§ WHAT TO PRODUCE: Rewrite the stretch from the line containing "At what distance from the camera" through the end of the records, switching "red scarf" to "crimson scarf" and changing nothing else. Leave the pictures out.

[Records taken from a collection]

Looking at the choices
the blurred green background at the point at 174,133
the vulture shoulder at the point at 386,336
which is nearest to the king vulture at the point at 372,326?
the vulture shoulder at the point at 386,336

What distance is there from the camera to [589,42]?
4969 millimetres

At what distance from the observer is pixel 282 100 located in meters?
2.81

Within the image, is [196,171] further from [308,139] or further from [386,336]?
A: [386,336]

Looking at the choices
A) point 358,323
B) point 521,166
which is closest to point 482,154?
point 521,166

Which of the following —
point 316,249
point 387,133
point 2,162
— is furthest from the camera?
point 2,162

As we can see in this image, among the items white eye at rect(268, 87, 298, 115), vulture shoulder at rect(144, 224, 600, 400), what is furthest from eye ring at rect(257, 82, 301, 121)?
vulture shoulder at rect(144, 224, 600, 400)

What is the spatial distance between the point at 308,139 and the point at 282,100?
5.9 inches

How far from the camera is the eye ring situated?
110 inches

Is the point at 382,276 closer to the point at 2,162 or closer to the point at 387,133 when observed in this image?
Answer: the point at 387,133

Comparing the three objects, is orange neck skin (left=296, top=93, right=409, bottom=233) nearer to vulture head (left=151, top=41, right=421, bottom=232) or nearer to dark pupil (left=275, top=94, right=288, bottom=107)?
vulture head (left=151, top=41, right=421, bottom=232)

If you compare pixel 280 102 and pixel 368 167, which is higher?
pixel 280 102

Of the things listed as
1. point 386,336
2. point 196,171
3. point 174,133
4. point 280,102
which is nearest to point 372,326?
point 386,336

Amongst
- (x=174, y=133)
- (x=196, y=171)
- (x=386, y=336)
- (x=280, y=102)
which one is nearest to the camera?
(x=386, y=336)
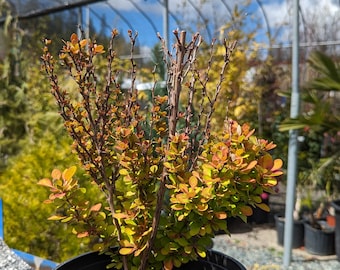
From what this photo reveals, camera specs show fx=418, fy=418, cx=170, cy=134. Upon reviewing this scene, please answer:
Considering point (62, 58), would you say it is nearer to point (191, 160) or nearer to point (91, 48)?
point (91, 48)

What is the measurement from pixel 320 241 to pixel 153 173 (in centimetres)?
311

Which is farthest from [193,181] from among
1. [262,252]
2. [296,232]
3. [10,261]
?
[296,232]

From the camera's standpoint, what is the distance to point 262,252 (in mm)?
3936

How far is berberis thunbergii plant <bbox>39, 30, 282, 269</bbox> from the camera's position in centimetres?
114

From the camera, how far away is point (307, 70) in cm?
650

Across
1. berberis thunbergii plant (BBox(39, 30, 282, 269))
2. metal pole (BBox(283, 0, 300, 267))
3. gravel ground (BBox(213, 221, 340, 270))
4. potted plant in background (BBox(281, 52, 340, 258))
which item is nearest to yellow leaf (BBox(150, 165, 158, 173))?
berberis thunbergii plant (BBox(39, 30, 282, 269))

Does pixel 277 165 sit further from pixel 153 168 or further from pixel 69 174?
pixel 69 174

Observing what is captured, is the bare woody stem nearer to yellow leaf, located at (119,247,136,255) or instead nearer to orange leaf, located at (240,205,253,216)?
yellow leaf, located at (119,247,136,255)

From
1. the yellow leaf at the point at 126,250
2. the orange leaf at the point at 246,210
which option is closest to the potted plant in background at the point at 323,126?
the orange leaf at the point at 246,210

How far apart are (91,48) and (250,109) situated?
3.98 metres

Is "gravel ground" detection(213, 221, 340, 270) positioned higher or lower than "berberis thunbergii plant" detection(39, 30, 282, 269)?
lower

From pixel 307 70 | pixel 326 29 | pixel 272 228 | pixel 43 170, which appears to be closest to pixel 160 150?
pixel 43 170

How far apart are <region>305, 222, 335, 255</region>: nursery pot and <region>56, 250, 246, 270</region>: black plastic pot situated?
2.81m

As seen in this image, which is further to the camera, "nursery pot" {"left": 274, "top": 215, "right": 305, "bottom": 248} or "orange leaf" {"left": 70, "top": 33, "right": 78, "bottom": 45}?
"nursery pot" {"left": 274, "top": 215, "right": 305, "bottom": 248}
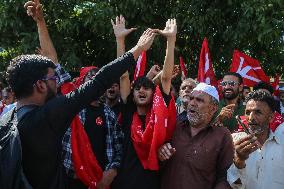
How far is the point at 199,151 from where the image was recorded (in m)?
3.27

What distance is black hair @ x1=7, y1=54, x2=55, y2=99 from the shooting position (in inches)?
98.0

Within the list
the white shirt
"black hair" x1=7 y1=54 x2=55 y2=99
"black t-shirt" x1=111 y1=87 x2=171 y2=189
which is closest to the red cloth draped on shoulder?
"black t-shirt" x1=111 y1=87 x2=171 y2=189

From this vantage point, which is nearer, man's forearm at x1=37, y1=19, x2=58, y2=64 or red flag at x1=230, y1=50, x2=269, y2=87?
man's forearm at x1=37, y1=19, x2=58, y2=64

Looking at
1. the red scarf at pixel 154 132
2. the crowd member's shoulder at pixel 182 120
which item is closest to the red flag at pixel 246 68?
the crowd member's shoulder at pixel 182 120

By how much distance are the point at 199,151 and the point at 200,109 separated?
347 millimetres

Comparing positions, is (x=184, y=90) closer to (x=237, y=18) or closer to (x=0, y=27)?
(x=237, y=18)

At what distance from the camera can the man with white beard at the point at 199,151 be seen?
324 centimetres

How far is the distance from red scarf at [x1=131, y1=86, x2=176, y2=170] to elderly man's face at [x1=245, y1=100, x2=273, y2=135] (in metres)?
0.62

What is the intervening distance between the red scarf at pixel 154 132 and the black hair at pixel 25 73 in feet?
4.04

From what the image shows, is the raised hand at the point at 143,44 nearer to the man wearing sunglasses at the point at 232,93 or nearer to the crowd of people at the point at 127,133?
the crowd of people at the point at 127,133

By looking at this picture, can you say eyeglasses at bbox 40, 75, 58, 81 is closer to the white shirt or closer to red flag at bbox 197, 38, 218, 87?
the white shirt

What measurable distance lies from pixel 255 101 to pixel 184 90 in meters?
1.27

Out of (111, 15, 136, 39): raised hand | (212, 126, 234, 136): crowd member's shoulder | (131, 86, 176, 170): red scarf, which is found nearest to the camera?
(212, 126, 234, 136): crowd member's shoulder

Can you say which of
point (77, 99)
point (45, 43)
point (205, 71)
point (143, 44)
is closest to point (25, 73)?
point (77, 99)
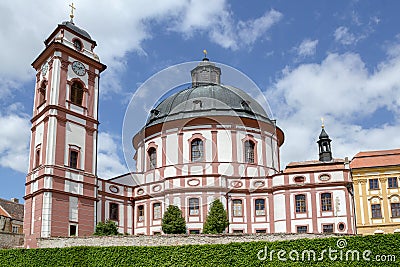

§ EXERCISE ANSWER:
At what distance from the camera can the man with white beard at the point at 199,151 be seen?
324 centimetres

How far is the distance from crimson scarf at [x1=131, y1=86, x2=176, y2=170] to elderly man's face at [x1=245, y1=100, x2=273, y2=135] (in metres)?
0.62

What is the intervening distance between the crimson scarf at pixel 154 132 and the black hair at pixel 25 73 in feet?
4.04

From what the image shows, is the raised hand at the point at 143,44 nearer to the man wearing sunglasses at the point at 232,93 or nearer to the crowd of people at the point at 127,133?
the crowd of people at the point at 127,133

By looking at this picture, can you say eyeglasses at bbox 40, 75, 58, 81 is closer to the white shirt or closer to red flag at bbox 197, 38, 218, 87?
the white shirt

What measurable distance lies from pixel 255 101 to pixel 184 90 in meters?
1.27

Out of (111, 15, 136, 39): raised hand | (212, 126, 234, 136): crowd member's shoulder | (131, 86, 176, 170): crimson scarf, which is found nearest to the camera?
(212, 126, 234, 136): crowd member's shoulder

Can you say which of
point (77, 99)
point (45, 43)
point (205, 71)
point (143, 44)
is closest to point (25, 73)?
point (77, 99)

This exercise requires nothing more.